FIRESTORM already has been partially integrated with the Army’s Tactical Assault Kit and Nett Warrior and also is available on Linux-based laptops. “The Android capability, I would say, is not as mature from a decision-aiding and algorithm perspective. It’s really mainly on the Linux laptop,” Patel says. “We will continue to develop other technologies, such as Microservices, to have it working with cloud and all the other newer, modernized architectures that the joint partners, as well as the Army, are developing.”

In addition to the technology piece, researchers must consider differing policies and doctrine. “Once we establish what we’re sharing between the systems and we all are on the same page between us and all the developers, then it becomes a little bit easier. I think we are still figuring out what it is that makes sense from a commander’s perspective that they would want to see … across different warfighting functions,” Patel explains.

Other enhancements are in the works as well. “We’re improving everything from working at scale to being able to handle a lot of the data that we’re getting … given that we will be at the different echelons, there is a lot of that work getting implemented to scale it up,” she adds.

FIRESTORM will face more of a challenge at this year’s Project Convergence. For example, soldiers will get their hands on the system for the first time. That will be their chance to provide feedback on what works and to suggest changes.

Also, the system will consider more factors before making decisions. Last year, the system had only one so-called decision node. “This year, we’re going to have a lot more decision-aid nodes … to validate the decision tree and whether it is making the decision based on a decision tree, which has many, many factors.
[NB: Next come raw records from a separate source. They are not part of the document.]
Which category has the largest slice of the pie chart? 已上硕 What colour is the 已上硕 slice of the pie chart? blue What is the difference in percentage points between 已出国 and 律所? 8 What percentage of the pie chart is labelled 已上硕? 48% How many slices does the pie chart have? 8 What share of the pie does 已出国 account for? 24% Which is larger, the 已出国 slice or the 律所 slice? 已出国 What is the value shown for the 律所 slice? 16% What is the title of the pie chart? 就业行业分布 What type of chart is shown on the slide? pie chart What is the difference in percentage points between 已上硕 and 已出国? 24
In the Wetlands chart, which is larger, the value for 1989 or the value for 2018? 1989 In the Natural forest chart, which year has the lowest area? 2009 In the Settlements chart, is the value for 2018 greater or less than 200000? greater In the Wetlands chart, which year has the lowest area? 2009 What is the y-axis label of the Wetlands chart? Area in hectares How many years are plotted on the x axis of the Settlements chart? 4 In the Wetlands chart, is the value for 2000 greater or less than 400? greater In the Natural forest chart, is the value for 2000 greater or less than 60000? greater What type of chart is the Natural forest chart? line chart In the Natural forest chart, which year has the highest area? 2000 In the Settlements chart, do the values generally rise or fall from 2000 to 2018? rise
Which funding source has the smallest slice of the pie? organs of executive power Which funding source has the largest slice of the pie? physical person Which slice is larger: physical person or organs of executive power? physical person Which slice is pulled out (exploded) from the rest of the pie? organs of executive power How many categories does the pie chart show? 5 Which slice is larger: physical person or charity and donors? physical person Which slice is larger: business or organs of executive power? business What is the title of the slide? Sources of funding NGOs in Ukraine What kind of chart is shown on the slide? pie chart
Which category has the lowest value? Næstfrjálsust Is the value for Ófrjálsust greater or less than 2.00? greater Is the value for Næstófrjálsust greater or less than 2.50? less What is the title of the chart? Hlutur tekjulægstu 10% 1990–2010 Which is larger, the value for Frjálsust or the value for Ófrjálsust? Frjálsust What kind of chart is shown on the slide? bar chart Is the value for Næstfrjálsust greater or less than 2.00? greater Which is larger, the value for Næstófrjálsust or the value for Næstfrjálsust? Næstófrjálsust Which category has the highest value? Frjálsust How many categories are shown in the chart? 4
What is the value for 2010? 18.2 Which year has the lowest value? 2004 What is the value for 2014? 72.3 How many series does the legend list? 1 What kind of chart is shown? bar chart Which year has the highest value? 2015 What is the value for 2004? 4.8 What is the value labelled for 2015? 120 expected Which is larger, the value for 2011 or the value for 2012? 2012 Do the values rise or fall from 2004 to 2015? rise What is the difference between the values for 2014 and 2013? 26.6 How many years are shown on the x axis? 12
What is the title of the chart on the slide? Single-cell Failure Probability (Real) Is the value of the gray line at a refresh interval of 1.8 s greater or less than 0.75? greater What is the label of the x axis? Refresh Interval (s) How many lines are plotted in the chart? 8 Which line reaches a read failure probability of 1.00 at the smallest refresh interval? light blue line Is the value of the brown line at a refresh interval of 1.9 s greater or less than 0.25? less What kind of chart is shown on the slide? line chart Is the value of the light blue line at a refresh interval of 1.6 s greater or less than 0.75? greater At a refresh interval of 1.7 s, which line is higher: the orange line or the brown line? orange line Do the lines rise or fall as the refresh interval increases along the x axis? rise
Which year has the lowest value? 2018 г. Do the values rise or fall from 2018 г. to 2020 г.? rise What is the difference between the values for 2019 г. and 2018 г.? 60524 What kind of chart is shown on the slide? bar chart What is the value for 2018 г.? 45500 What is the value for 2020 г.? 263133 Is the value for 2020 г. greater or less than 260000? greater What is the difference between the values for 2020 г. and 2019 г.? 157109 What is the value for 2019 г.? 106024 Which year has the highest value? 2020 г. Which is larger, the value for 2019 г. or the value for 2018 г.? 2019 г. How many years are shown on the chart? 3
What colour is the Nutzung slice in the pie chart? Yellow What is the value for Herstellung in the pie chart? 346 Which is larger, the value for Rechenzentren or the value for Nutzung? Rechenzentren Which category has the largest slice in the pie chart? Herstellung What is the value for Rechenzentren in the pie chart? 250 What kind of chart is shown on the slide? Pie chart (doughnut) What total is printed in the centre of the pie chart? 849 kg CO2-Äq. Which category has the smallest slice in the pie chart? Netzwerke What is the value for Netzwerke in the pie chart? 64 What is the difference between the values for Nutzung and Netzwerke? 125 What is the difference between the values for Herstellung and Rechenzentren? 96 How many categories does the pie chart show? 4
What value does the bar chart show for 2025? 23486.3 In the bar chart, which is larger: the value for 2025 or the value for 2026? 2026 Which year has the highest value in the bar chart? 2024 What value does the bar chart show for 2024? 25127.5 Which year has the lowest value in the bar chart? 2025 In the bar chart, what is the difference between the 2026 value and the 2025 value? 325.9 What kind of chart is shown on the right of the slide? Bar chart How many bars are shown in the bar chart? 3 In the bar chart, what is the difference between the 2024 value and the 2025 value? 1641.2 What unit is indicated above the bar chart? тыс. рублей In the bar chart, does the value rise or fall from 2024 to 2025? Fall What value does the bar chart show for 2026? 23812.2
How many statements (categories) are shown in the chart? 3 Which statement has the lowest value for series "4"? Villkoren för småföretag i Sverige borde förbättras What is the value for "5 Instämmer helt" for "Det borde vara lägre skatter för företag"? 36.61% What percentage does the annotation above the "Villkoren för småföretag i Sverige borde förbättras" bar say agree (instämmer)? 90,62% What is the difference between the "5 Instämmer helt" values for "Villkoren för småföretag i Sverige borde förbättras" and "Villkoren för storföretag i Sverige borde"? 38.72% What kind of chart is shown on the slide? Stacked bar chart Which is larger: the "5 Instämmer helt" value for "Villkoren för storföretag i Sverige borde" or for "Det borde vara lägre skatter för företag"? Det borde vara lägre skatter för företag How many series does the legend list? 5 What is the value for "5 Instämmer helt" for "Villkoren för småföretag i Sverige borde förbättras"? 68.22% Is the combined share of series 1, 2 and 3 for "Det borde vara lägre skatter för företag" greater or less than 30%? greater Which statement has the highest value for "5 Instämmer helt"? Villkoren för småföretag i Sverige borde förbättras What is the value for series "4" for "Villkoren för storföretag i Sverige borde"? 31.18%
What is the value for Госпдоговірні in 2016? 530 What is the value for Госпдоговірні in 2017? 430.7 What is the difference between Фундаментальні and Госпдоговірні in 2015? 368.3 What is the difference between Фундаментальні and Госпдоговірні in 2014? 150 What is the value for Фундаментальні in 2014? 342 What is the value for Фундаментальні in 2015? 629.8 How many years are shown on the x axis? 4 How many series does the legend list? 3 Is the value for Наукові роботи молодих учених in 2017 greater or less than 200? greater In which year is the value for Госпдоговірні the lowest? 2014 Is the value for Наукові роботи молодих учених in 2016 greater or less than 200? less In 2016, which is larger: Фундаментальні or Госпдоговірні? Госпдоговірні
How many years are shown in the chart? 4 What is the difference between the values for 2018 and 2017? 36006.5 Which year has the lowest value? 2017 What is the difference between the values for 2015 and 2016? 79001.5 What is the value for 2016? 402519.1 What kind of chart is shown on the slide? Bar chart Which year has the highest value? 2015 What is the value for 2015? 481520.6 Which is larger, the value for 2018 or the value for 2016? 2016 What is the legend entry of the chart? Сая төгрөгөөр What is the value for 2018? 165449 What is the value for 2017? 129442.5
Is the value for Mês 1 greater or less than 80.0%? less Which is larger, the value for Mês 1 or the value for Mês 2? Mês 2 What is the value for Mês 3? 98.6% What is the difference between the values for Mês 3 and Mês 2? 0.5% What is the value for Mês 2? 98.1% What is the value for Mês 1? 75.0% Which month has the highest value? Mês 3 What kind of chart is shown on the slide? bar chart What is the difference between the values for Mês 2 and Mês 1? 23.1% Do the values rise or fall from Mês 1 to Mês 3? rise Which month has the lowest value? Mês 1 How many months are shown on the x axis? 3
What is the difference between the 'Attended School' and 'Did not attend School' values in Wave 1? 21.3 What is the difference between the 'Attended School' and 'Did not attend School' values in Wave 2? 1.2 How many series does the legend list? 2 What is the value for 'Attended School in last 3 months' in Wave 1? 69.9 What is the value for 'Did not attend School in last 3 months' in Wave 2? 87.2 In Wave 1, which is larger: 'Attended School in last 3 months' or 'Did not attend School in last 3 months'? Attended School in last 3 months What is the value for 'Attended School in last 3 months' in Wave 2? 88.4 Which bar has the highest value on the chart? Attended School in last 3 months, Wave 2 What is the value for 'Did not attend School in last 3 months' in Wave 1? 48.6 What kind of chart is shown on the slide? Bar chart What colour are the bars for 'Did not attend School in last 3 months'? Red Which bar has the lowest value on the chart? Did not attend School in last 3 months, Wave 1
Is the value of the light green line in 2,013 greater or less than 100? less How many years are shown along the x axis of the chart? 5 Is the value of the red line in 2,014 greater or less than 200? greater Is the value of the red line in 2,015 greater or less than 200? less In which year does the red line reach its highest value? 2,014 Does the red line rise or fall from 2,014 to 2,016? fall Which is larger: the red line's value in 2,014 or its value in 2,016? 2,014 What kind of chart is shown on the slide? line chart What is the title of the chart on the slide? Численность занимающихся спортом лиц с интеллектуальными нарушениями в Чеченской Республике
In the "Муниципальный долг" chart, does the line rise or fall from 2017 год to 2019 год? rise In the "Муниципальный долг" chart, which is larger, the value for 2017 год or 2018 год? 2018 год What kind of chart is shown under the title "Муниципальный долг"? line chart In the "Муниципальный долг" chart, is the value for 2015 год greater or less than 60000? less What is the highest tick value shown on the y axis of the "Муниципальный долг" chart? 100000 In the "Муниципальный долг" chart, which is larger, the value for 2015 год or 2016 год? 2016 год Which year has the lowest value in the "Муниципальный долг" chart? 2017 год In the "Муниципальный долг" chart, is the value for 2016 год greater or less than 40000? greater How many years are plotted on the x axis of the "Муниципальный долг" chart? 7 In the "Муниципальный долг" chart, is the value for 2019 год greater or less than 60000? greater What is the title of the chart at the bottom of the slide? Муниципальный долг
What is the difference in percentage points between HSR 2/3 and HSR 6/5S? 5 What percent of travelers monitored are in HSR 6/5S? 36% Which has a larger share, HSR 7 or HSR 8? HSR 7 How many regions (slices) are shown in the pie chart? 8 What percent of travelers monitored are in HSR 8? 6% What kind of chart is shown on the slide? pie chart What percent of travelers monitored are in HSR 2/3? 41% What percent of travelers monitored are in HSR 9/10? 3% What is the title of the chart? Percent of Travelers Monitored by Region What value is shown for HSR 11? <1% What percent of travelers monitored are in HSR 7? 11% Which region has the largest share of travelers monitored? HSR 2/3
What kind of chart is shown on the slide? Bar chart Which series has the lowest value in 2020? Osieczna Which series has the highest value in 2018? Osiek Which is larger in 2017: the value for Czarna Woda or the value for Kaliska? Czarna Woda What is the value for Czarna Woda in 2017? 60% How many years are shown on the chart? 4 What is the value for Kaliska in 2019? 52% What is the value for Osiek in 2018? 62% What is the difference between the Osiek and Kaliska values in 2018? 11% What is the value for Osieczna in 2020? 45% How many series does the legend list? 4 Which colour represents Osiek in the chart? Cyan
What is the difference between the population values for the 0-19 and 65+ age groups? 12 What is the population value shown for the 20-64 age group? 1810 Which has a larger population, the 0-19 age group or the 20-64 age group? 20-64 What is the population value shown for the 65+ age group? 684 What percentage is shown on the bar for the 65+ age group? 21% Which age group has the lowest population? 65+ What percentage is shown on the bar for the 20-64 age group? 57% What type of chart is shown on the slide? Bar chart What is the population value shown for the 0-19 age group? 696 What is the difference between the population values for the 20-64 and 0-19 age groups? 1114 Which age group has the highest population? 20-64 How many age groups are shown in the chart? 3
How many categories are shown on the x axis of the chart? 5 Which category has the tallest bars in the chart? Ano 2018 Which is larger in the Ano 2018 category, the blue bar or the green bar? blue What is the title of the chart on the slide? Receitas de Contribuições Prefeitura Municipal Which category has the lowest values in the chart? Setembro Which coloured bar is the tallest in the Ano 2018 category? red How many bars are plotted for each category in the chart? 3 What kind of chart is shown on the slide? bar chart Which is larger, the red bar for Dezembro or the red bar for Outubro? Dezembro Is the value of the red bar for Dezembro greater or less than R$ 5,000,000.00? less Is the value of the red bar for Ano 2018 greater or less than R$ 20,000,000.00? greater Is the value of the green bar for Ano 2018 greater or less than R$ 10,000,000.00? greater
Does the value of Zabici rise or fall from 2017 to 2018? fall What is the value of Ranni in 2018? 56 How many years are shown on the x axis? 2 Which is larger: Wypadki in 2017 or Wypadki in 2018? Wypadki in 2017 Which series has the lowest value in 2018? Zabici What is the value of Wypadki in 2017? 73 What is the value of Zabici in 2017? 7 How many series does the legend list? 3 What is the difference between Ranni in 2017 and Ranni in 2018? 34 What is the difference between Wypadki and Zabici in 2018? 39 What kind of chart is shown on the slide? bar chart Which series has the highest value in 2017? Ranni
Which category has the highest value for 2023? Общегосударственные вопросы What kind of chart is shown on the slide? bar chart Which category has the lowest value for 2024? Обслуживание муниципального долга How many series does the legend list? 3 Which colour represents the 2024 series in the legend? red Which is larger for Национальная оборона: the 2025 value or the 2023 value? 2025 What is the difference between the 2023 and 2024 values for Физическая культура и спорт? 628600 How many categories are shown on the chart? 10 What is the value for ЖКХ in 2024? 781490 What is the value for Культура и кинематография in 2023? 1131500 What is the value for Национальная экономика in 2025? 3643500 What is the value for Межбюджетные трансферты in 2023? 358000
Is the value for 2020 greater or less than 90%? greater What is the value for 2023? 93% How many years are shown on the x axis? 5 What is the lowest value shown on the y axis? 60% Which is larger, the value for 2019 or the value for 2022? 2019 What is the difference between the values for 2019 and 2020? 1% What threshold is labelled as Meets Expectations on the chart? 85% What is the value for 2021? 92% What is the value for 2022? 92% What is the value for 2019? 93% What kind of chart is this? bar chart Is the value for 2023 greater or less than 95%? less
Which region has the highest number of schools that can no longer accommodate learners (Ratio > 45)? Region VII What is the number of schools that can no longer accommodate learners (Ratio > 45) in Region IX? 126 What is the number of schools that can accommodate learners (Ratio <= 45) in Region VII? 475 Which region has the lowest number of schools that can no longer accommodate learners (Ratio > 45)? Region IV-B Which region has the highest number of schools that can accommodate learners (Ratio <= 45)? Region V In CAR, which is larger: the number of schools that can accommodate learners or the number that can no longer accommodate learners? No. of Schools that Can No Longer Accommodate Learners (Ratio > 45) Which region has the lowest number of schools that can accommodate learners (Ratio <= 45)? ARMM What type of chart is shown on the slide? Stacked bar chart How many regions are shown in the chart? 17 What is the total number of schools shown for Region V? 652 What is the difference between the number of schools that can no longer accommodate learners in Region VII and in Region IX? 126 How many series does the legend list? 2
You need to look at all of those factors to see if it provided the right recommendation.”

Beyond Project Convergence, the Picatinny researchers intend to improve FIRESTORM in other ways as well. Future enhancements likely will include even more advanced AI and automation algorithms. Some eventual enhancements also will be tailored to the needs of commanders. Feedback from commanders will help researchers refine some capabilities, such as targeting, predicting air clearance processes and deconflicting air space.

“Project Convergence gets it ready for a lot of different kinds of use cases, but it doesn’t consider everything. Going beyond, we would be working with a lot of the [combat command] partners and active duty, like III Corps, or even divisions, to make sure we’re incorporating a lot of that feedback into FIRESTORM,” Patel says.

Patel suggests her team could work directly with combatant commands, or COCOMS, in the Indo-Pacific region or Europe to better meet their needs. “We’re trying to connect with some of the COCOMs. As the software matures, I think we’ll be able to support a lot more COCOM events, probably in the later part of 2021 or 2022 for sure.”

While reducing the decision-making time from 20 minutes to 32 seconds is impressive, Patel stresses optimization as another crucial benefit. “We’re optimizing the target assets that we want to utilize and not just using any available asset that could be the shooter. We’re looking for the best shooter and the best effects for any target,” she says.

That benefit cannot yet be quantified. “Right now, we don’t have quantified data. We will as we build out use cases and run out simulations in fiscal year 2022. We will scale it up where we will ingest a lot of targeting data and utilize what might be all the effects and see which ones were selected and come up with a cost metric. I don’t mean cost from a money perspective but from an optimization perspective,” Patel explains.